◆ **Input data**
[Start]

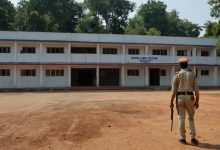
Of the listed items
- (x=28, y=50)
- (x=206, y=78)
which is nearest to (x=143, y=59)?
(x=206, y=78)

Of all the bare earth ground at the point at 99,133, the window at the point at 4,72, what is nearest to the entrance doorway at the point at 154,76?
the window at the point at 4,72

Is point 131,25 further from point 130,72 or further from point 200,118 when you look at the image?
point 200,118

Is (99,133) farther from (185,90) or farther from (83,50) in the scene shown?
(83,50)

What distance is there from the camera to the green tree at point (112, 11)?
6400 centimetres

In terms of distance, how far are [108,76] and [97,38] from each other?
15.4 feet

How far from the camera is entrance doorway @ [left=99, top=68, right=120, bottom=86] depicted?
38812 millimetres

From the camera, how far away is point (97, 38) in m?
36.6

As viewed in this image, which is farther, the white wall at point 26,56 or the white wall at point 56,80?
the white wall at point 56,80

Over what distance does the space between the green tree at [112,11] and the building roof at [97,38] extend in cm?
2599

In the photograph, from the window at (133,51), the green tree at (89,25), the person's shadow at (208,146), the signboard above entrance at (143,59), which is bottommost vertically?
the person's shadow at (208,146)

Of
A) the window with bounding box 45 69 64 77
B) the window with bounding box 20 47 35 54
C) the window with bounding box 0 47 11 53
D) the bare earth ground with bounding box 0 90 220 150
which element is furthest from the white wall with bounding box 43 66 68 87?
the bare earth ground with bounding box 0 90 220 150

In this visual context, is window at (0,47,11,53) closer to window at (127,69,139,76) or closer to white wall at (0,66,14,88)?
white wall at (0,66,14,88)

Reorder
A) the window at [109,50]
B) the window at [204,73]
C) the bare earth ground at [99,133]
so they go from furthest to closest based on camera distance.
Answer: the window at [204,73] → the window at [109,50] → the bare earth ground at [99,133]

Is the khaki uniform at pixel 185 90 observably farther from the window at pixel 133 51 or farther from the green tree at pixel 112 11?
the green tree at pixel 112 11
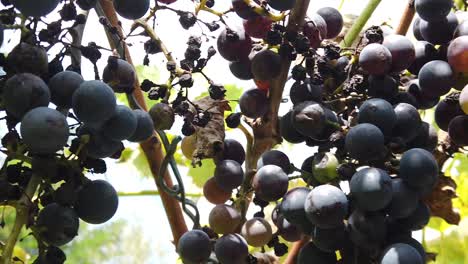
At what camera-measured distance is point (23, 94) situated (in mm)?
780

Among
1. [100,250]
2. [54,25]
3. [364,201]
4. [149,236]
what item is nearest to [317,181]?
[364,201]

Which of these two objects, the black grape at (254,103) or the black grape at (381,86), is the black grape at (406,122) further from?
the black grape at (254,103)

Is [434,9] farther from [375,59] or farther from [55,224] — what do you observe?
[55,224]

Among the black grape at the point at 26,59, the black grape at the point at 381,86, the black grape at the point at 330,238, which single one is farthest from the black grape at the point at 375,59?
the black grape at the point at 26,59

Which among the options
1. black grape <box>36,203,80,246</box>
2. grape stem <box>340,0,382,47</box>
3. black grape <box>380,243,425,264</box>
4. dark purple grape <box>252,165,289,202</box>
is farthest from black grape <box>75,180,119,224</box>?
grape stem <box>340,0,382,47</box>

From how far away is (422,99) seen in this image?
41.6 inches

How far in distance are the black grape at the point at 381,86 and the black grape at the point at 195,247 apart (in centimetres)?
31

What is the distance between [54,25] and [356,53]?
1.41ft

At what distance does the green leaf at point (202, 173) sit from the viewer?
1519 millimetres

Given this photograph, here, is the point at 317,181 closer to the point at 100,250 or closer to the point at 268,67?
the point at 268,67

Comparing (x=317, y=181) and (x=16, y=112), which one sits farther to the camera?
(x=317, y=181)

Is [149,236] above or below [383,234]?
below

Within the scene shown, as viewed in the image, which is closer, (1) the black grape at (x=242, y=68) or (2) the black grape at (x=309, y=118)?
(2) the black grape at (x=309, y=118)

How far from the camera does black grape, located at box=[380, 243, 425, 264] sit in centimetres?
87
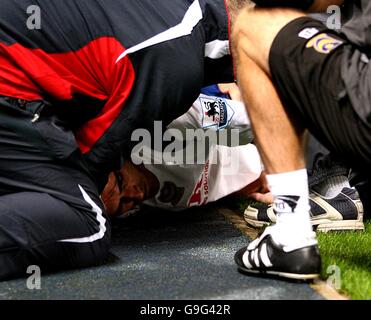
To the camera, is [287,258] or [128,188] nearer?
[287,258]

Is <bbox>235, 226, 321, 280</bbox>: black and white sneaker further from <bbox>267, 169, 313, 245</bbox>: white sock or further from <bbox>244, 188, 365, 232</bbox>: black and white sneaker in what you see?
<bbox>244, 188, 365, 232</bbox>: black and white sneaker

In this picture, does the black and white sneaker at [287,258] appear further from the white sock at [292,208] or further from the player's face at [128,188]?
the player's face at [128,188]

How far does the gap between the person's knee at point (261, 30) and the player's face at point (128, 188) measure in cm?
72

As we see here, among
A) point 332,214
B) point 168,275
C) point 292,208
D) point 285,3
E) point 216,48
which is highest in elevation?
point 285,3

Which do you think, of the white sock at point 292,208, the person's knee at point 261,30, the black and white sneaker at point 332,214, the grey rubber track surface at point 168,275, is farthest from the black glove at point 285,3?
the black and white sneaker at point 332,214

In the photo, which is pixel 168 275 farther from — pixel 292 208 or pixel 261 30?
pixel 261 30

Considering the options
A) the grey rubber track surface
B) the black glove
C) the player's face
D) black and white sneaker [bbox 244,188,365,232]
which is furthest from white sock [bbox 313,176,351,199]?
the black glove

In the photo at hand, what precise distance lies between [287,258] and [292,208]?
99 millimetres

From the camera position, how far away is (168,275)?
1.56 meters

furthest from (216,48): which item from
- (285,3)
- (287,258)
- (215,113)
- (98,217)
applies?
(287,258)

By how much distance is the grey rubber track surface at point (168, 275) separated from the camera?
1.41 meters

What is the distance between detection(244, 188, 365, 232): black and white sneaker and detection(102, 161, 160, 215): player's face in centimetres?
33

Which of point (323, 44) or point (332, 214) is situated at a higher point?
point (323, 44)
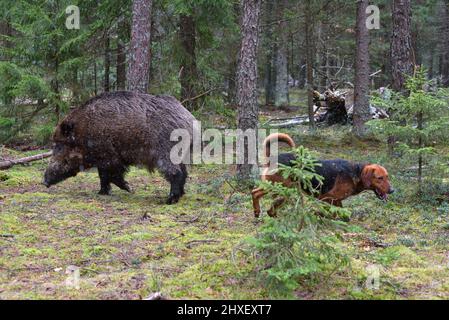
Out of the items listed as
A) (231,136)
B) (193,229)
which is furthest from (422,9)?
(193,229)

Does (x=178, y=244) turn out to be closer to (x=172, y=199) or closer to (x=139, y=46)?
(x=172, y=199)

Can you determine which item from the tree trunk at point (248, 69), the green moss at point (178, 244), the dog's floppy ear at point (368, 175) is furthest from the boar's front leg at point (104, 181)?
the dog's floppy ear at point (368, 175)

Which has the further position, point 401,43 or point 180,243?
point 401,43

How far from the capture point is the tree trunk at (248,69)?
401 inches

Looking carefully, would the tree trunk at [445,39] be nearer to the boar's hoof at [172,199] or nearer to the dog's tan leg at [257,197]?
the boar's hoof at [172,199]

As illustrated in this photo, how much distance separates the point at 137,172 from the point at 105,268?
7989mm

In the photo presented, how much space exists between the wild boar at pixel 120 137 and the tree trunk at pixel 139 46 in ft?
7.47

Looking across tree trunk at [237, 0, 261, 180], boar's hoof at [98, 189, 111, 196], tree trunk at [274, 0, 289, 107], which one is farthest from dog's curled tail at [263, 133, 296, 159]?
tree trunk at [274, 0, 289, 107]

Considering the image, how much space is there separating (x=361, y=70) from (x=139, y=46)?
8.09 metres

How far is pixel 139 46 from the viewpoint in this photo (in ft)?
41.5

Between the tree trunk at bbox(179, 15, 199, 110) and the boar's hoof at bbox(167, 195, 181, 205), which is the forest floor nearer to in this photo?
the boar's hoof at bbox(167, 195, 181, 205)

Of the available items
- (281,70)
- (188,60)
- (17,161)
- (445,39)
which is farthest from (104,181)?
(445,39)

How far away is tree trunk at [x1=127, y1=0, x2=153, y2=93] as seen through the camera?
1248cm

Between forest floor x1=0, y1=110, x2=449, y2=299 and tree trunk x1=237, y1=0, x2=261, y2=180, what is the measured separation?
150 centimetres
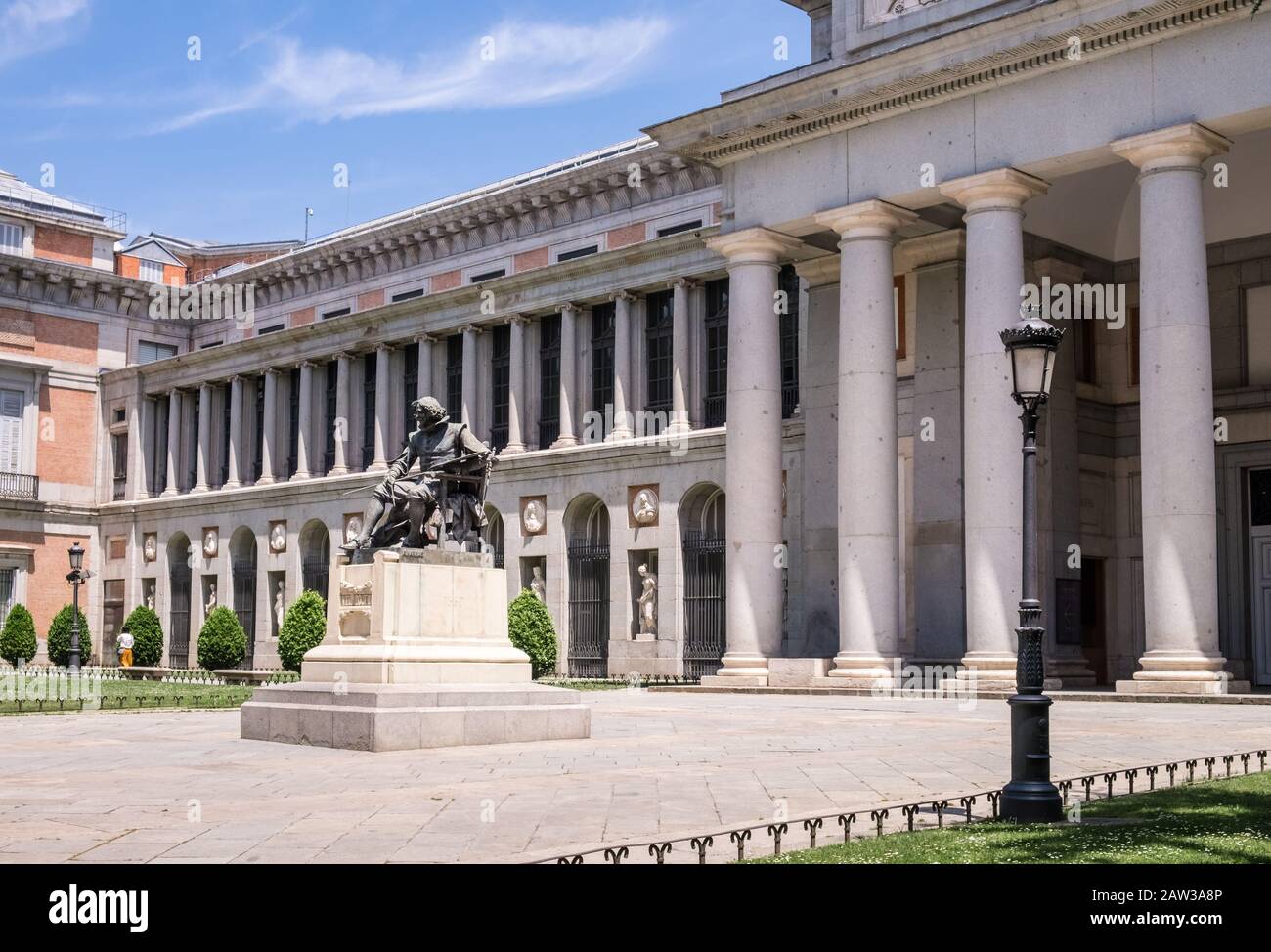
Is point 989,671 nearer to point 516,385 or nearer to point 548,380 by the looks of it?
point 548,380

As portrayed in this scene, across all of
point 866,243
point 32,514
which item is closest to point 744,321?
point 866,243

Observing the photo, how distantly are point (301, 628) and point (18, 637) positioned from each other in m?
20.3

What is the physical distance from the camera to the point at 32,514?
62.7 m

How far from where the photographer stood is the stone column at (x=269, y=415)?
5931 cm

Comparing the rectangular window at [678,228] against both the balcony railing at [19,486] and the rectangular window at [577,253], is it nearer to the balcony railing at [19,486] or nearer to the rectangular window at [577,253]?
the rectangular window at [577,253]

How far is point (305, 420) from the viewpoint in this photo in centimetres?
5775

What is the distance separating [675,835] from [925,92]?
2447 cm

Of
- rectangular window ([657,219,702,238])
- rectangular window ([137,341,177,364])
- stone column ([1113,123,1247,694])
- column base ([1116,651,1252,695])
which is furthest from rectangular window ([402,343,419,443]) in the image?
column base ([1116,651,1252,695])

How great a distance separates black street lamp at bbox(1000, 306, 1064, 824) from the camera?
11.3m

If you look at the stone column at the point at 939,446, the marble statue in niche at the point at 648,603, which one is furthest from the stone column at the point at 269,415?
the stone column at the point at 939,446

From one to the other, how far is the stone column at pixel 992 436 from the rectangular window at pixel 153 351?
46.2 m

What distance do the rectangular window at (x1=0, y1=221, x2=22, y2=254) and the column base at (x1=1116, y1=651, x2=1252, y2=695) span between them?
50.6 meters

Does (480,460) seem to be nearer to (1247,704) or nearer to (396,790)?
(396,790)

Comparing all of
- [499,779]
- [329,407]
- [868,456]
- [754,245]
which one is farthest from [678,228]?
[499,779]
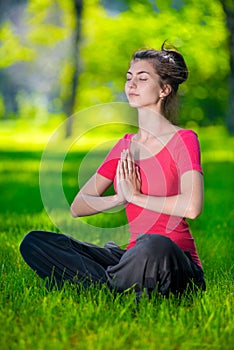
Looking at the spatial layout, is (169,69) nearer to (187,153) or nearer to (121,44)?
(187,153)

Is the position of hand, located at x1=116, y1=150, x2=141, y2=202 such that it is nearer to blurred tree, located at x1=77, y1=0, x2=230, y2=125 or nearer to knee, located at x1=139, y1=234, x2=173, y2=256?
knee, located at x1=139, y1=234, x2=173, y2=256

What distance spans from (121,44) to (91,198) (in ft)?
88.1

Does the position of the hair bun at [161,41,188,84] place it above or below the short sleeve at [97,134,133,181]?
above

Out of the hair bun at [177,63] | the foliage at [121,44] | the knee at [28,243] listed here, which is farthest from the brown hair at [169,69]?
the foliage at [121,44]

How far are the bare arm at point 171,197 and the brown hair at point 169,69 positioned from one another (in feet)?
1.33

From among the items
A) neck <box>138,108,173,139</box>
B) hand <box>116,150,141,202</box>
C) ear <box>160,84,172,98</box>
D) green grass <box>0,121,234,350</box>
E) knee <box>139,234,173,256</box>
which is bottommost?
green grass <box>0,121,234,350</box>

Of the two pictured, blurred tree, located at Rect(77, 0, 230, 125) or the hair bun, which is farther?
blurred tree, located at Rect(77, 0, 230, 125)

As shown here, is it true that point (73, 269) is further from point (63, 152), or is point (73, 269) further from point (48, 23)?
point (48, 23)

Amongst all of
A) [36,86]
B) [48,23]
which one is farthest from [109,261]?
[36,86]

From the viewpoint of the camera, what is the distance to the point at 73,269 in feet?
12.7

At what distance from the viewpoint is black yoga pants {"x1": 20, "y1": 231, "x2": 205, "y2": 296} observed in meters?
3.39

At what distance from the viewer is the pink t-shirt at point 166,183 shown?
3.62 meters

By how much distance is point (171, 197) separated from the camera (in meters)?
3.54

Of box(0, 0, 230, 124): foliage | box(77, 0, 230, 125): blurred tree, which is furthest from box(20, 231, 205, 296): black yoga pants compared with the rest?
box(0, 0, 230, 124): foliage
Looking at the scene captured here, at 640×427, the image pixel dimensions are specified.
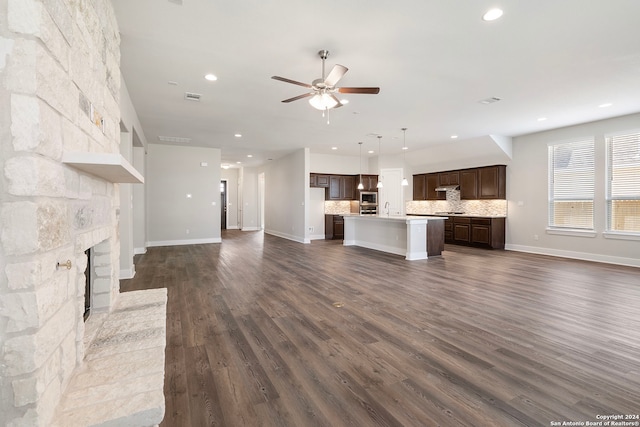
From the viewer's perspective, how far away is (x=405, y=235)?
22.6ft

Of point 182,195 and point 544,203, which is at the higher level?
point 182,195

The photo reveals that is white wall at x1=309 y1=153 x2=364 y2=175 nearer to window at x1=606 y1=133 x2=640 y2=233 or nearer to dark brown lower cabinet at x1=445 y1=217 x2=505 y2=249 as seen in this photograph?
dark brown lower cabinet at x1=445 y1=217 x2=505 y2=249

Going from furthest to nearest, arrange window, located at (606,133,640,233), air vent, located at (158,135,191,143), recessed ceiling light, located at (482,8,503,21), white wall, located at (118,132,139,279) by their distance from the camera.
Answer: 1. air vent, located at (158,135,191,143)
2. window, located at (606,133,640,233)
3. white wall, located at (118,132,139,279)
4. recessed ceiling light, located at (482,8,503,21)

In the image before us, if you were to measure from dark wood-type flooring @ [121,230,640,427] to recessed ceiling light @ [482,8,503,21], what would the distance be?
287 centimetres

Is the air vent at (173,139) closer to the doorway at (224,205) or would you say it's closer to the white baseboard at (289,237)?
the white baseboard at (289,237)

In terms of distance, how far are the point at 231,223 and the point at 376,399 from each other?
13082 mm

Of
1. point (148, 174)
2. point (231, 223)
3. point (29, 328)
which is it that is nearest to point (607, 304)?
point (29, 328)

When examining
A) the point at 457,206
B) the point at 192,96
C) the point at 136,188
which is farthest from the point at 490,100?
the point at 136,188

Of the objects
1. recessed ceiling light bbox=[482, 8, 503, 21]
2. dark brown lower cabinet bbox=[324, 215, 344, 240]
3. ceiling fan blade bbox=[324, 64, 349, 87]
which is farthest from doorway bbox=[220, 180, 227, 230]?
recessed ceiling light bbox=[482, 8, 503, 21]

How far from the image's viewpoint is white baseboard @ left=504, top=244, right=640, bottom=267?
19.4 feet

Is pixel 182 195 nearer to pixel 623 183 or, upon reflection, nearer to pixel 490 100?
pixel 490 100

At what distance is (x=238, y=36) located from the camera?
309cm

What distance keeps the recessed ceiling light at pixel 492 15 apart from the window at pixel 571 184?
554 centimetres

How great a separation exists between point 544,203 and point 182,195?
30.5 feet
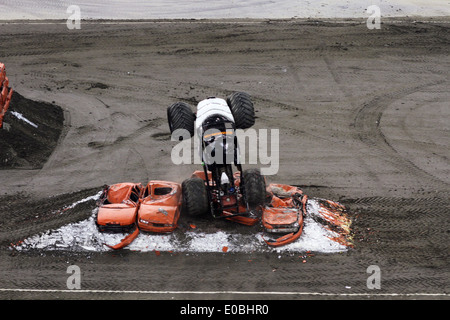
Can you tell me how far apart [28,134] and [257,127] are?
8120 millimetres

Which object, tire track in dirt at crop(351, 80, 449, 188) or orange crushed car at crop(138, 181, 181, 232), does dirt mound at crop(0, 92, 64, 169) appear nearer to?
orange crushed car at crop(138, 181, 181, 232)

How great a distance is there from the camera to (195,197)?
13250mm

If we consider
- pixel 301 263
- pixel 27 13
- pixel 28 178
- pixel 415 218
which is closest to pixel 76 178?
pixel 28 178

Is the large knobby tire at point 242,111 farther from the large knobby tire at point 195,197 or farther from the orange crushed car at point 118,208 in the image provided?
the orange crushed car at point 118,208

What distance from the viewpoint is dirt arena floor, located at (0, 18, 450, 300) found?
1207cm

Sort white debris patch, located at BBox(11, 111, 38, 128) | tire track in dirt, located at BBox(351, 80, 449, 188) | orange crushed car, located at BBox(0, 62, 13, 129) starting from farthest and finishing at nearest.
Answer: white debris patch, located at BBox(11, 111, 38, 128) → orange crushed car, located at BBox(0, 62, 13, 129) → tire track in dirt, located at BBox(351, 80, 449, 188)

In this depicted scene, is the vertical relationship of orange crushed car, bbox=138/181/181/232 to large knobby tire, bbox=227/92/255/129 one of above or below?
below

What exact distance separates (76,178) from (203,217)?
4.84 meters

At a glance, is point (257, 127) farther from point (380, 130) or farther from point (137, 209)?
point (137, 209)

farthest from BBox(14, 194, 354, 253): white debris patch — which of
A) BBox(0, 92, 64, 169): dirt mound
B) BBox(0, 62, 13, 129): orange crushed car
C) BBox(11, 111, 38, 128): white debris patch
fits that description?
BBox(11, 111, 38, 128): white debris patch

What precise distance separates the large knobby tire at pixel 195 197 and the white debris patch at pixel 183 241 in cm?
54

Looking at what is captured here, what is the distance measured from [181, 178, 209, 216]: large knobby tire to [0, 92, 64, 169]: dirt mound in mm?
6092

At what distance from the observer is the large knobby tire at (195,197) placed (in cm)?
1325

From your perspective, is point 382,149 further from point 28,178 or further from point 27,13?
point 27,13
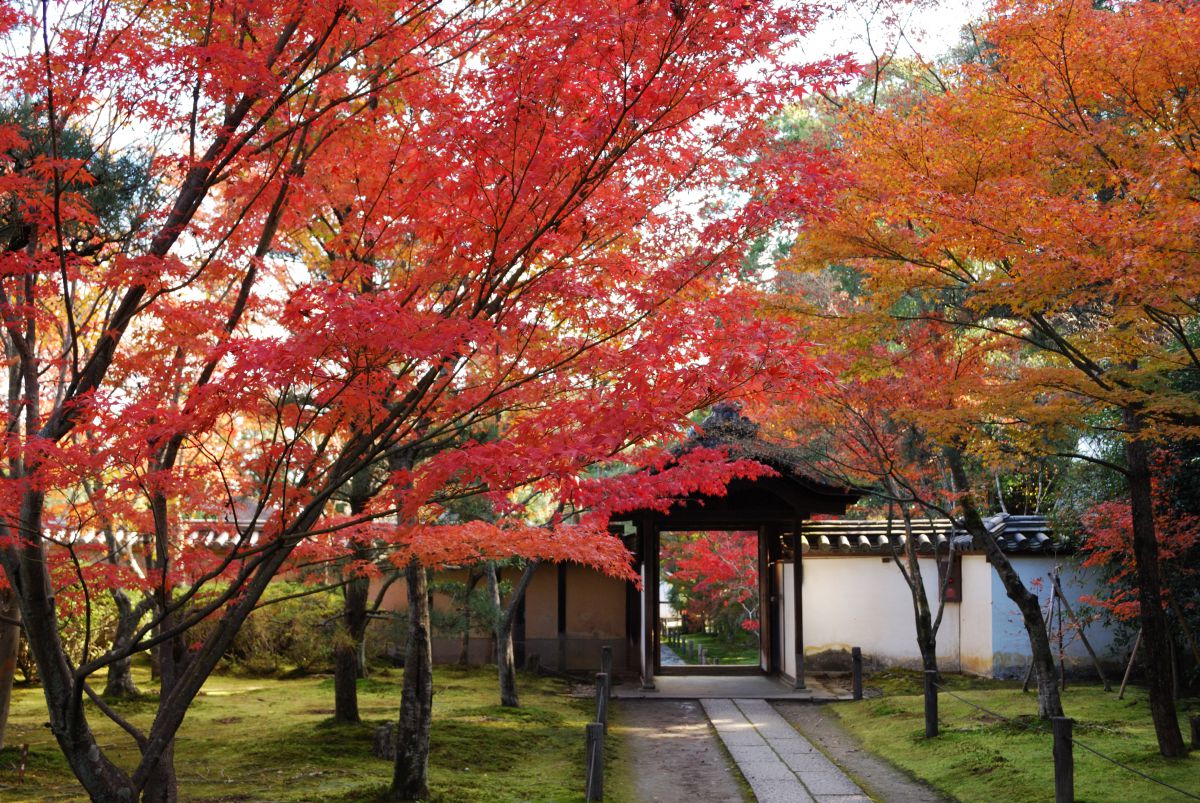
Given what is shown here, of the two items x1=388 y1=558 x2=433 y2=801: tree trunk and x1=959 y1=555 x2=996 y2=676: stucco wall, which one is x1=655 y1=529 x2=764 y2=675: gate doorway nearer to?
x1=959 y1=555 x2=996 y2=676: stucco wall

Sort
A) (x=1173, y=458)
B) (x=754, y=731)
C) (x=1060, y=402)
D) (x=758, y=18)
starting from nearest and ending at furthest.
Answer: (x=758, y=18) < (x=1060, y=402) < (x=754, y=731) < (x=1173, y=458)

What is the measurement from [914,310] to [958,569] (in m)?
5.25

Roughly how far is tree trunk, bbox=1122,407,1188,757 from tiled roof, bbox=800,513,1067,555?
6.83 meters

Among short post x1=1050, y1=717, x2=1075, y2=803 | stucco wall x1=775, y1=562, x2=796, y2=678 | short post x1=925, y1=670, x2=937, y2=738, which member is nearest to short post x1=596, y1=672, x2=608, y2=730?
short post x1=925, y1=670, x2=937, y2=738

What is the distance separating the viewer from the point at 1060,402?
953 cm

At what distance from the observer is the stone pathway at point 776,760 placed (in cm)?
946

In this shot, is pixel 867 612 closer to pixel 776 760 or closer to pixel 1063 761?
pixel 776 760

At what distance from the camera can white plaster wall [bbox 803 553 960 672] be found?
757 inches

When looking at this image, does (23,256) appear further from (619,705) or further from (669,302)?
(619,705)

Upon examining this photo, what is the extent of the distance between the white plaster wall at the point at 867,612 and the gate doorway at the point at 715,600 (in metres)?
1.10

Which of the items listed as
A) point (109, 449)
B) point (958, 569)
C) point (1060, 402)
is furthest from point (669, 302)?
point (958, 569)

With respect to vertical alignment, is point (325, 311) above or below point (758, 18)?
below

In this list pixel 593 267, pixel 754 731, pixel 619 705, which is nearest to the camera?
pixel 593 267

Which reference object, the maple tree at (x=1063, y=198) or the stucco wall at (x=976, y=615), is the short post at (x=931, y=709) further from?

[End]

◆ **Do this**
Reproduce the records above exactly, starting with the line that contains "What is the measurement" and ending with the last line.

◆ **Complete response**
What is the measurement from [914,310] to [958,569] (in m)?
5.25

Roughly how far is tree trunk, bbox=1122,407,1188,757 from tiled roof, bbox=800,513,1067,555?
6.83 meters

Among short post x1=1050, y1=717, x2=1075, y2=803 | stucco wall x1=775, y1=562, x2=796, y2=678 | short post x1=925, y1=670, x2=937, y2=738, which member is nearest to short post x1=596, y1=672, x2=608, y2=730?
short post x1=925, y1=670, x2=937, y2=738

What is the distance separating the viewer from the point at 1060,402?
953 cm

At what distance from the observer is the stone pathway at point 776,760 placed (in cm)?
946

In this shot, is pixel 867 612 closer to pixel 776 760 or closer to pixel 1063 761?
pixel 776 760

At what distance from the camera can white plaster wall [bbox 803 553 960 672] be found?
757 inches

When looking at this image, does (23,256) appear further from (619,705) or further from (669,302)?
(619,705)

Upon examining this photo, what is the extent of the distance between the white plaster wall at the point at 867,612 and the gate doorway at the point at 715,600 (in metres)?
1.10

Which of the items listed as
A) point (109, 449)
B) point (958, 569)
C) point (1060, 402)
is furthest from point (669, 302)?
point (958, 569)

With respect to vertical alignment, is point (325, 311) above or below point (758, 18)?
below

In this list pixel 593 267, pixel 754 731, pixel 619 705, which is nearest to the camera?
pixel 593 267

Which reference object, the maple tree at (x=1063, y=198) or the stucco wall at (x=976, y=615), is the short post at (x=931, y=709) further from?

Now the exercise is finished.